Start of Extracted entries

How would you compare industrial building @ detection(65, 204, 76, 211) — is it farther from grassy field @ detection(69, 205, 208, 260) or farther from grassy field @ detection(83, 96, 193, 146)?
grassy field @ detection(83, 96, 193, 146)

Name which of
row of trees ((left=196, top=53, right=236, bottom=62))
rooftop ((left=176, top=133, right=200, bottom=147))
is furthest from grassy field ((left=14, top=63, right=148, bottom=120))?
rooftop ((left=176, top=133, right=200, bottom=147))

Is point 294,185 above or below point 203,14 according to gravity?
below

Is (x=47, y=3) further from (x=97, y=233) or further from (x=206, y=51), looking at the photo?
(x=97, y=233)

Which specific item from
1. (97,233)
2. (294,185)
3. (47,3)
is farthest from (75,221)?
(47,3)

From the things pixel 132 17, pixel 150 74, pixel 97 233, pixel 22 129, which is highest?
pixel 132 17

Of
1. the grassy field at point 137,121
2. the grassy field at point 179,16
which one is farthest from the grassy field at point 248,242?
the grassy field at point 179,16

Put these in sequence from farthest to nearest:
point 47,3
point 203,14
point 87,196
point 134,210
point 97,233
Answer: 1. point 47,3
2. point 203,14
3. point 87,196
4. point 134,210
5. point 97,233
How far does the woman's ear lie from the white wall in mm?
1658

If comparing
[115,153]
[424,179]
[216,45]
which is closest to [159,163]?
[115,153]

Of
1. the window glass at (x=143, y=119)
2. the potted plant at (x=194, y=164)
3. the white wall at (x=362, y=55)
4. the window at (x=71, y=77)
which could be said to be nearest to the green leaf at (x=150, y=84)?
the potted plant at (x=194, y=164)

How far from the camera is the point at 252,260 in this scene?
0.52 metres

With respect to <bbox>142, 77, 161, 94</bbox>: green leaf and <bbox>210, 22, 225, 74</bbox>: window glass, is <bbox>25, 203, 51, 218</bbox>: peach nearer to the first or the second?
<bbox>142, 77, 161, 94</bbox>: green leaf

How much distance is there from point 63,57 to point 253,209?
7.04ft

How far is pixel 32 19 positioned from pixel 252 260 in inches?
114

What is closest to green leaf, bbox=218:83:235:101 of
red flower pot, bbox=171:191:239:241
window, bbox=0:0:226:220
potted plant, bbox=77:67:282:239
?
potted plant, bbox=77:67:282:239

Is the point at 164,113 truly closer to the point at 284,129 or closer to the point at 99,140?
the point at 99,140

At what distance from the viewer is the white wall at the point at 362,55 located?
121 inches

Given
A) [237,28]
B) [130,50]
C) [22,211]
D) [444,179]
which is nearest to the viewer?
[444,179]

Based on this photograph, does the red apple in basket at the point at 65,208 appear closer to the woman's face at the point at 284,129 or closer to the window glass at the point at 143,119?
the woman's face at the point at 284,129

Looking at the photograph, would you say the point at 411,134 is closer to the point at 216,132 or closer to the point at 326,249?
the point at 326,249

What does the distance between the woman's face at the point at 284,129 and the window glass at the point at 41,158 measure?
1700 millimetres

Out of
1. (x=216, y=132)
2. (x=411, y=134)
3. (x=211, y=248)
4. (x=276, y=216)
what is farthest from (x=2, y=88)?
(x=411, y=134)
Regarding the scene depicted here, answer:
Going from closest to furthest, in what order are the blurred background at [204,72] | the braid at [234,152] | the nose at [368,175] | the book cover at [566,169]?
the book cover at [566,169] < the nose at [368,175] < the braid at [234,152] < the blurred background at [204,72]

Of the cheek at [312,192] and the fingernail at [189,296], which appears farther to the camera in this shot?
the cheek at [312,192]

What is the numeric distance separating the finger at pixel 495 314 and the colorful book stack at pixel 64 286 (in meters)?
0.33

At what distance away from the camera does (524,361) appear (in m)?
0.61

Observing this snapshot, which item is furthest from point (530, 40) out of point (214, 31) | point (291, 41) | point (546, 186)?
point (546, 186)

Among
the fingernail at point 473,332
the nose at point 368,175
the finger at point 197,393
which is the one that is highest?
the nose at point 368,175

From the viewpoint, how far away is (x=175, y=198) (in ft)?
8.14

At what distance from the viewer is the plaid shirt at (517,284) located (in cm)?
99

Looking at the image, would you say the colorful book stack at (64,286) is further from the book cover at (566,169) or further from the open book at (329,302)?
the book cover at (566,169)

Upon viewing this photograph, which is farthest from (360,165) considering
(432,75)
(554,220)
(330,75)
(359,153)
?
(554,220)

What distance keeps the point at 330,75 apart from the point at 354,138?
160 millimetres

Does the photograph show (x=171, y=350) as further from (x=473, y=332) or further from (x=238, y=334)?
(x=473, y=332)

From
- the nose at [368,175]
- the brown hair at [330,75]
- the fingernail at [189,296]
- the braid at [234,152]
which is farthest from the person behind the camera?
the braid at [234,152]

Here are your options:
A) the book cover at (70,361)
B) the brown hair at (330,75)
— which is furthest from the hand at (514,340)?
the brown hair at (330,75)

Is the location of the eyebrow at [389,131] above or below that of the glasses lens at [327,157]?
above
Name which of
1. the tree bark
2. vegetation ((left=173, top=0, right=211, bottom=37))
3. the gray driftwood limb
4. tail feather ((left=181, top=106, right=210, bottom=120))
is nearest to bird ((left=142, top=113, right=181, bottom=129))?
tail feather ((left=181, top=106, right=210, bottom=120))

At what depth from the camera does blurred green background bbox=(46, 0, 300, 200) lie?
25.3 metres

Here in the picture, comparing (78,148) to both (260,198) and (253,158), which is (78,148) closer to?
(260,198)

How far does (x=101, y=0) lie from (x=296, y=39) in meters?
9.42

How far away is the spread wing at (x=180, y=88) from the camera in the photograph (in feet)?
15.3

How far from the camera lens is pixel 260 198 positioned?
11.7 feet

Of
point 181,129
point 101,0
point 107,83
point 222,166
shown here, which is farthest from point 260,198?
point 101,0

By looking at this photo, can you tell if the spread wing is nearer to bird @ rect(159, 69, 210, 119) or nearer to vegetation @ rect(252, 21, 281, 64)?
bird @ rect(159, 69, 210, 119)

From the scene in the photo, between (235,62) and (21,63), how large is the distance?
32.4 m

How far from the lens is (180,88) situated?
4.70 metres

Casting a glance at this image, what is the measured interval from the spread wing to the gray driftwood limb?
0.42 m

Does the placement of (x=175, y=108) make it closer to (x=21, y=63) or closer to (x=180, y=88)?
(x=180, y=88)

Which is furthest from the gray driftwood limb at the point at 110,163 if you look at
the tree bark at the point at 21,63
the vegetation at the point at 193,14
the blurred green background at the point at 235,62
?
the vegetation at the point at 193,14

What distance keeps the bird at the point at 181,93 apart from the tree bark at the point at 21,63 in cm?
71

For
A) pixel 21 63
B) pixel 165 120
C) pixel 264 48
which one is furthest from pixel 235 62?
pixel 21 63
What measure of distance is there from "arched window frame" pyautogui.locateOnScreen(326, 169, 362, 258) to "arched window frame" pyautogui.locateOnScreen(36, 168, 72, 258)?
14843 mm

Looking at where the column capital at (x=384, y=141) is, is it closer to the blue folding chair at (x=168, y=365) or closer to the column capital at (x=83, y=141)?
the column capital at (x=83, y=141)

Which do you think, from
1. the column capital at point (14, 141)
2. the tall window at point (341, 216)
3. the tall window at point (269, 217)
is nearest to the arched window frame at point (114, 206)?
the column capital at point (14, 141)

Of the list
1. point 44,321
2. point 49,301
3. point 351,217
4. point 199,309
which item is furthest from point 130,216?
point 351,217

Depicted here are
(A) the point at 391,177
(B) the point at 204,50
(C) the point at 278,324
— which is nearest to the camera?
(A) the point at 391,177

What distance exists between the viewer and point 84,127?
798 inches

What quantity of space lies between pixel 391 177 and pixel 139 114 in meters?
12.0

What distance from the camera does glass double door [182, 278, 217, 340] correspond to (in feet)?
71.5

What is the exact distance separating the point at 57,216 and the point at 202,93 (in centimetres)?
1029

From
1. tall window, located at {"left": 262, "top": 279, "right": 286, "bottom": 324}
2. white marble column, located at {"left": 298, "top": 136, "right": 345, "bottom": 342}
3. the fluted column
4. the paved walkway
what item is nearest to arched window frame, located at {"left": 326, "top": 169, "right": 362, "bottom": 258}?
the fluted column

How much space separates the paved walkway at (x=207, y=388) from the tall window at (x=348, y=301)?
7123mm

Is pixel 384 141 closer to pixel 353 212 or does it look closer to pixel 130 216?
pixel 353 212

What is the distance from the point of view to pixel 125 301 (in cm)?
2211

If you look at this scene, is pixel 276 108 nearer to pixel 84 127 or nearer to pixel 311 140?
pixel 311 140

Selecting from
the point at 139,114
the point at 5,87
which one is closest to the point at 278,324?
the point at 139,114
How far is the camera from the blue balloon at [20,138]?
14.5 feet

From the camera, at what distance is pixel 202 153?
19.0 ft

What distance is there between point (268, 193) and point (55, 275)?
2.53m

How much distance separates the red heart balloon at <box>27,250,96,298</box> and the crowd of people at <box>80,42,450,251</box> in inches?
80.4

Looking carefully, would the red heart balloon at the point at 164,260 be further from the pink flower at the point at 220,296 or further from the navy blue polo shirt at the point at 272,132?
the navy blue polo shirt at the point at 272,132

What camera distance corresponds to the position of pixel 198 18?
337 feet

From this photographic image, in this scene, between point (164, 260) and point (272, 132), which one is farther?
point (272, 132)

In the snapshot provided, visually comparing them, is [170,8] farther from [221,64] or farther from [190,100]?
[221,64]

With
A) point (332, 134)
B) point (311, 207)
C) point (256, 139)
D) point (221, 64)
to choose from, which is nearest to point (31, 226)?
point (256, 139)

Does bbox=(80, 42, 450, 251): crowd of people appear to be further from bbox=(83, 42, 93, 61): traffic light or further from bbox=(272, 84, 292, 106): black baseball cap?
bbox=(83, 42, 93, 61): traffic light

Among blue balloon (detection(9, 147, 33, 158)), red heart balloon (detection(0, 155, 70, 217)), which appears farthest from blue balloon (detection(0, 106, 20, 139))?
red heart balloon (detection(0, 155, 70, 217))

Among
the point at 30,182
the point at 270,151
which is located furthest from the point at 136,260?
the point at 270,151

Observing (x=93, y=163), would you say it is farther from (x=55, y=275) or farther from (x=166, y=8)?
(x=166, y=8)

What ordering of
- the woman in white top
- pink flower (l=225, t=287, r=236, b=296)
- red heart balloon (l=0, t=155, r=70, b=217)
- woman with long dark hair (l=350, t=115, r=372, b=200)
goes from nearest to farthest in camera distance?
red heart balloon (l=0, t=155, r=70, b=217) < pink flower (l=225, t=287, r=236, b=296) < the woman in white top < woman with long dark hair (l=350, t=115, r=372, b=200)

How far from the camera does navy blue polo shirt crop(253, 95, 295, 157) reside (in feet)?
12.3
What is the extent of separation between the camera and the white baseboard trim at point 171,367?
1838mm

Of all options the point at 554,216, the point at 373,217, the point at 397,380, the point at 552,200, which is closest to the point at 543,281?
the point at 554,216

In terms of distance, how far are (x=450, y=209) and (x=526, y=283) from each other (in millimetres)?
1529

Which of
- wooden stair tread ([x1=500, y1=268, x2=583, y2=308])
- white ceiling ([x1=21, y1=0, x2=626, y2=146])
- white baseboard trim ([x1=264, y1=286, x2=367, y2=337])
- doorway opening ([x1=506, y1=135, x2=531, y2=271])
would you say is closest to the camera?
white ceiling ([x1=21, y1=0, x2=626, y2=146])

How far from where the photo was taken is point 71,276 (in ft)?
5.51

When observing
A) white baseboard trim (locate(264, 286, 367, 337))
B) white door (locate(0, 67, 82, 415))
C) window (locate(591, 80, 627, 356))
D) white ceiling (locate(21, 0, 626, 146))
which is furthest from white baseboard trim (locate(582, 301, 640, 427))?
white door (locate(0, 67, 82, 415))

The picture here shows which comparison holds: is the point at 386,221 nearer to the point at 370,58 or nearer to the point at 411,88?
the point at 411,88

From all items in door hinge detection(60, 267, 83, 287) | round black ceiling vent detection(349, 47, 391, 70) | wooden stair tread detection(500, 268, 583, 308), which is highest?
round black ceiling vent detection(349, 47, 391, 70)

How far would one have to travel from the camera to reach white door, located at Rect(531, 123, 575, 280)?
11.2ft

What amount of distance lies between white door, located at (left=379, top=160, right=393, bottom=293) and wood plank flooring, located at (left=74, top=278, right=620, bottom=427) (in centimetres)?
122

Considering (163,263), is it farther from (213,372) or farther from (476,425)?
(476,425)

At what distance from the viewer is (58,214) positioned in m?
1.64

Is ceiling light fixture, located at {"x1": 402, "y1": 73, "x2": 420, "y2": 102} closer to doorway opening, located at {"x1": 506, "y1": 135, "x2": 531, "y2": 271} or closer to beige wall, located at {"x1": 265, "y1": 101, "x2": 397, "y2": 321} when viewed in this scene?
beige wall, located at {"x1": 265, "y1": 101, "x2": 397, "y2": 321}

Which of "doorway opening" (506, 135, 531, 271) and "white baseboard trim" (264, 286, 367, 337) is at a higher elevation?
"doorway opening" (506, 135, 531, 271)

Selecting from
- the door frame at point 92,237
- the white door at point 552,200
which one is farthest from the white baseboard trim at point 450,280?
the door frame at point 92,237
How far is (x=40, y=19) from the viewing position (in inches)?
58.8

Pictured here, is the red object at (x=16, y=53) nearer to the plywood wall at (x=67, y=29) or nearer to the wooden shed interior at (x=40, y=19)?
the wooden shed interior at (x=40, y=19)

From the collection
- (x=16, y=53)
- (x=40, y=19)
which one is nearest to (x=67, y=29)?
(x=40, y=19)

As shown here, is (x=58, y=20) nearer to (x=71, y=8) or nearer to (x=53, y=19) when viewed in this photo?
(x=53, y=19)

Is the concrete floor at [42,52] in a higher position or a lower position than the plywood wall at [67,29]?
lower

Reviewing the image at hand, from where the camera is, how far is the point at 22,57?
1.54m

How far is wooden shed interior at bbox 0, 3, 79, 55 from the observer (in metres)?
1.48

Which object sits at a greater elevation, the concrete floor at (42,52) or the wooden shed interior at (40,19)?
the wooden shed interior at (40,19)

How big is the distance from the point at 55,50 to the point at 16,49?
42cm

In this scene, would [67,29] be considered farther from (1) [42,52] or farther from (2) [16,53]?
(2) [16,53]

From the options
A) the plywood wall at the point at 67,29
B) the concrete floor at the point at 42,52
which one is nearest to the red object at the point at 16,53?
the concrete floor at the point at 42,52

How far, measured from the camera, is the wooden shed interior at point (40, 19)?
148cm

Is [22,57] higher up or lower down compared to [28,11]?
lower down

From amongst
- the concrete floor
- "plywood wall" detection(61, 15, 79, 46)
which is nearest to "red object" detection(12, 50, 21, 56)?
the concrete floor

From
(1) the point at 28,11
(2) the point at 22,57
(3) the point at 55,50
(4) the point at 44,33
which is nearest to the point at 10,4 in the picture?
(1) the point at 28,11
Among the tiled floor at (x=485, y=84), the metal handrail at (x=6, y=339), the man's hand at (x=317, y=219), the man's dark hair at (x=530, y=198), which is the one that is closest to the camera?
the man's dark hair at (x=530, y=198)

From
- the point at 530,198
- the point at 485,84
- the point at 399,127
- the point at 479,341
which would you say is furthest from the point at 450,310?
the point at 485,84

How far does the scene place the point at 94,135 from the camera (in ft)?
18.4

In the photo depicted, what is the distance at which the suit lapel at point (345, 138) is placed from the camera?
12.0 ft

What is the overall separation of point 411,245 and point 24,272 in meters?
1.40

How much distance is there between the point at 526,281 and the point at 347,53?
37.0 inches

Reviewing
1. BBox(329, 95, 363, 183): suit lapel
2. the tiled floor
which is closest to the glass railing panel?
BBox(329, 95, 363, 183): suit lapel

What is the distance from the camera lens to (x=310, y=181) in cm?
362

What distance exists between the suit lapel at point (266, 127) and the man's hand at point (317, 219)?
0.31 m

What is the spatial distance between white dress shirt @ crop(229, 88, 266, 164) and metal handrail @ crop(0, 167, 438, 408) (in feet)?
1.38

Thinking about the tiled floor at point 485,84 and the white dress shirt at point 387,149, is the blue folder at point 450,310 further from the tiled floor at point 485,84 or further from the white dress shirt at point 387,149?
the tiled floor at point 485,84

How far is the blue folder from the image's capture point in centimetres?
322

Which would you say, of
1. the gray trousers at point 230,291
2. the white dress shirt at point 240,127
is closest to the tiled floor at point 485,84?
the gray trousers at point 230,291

End of Extracted entries

Required task
In the listing, from the line containing "What is the distance from the camera" through the end, change every "blue folder" to "green folder" and leave everything else as it is. Give only those lines.

Correct answer
What is the distance from the camera lens to (x=310, y=181) in cm?
362

What distance exists between the suit lapel at point (266, 127) and the man's hand at point (317, 219)?
0.31 m

What is the spatial distance between white dress shirt @ crop(229, 88, 266, 164) and metal handrail @ crop(0, 167, 438, 408) (in feet)?
1.38

Thinking about the tiled floor at point 485,84 and the white dress shirt at point 387,149, is the green folder at point 450,310 further from the tiled floor at point 485,84 or further from the white dress shirt at point 387,149?
the tiled floor at point 485,84

How far is the green folder from the image's capture point in centimetres?
322

Which would you say, of
1. the gray trousers at point 230,291
2. the white dress shirt at point 240,127
is closest to the tiled floor at point 485,84?
the gray trousers at point 230,291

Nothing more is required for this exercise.